> [Problem to work on]
Print the data below word for word, keeping every line unchanged.

Excerpts from a spatial dataset:
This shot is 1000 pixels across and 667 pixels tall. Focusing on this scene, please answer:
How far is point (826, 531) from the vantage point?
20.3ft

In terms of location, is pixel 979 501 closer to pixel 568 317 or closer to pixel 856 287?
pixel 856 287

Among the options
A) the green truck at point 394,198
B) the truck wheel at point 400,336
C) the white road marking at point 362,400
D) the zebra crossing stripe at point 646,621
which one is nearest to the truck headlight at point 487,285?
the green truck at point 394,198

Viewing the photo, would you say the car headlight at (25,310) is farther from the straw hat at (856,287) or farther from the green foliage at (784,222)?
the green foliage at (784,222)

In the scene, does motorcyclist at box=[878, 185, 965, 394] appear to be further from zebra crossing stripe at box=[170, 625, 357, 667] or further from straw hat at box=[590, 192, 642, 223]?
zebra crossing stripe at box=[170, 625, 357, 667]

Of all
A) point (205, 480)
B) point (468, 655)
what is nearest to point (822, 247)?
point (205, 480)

> [Result of this exercise]
This shot is 1000 pixels across and 667 pixels tall. Focusing on this scene, please answer:
How far is point (826, 531) from the vantage point?
20.3ft

In terms of location, is pixel 979 501 closer to pixel 568 317 or closer to pixel 856 287?
pixel 856 287

Among the options
A) the green truck at point 394,198
B) the truck wheel at point 400,336
C) the white road marking at point 362,400
D) the zebra crossing stripe at point 646,621
which one is nearest to the truck headlight at point 487,285?
the green truck at point 394,198

Viewing the photo, would you say the car headlight at (25,310) is farther from the straw hat at (856,287) or farther from the green foliage at (784,222)?
the green foliage at (784,222)

In the scene, does motorcyclist at box=[878, 185, 965, 394] appear to be further from zebra crossing stripe at box=[170, 625, 357, 667] or further from straw hat at box=[590, 192, 642, 223]?
zebra crossing stripe at box=[170, 625, 357, 667]

Of all
A) point (205, 480)
B) point (468, 655)
what is nearest to point (822, 247)?
point (205, 480)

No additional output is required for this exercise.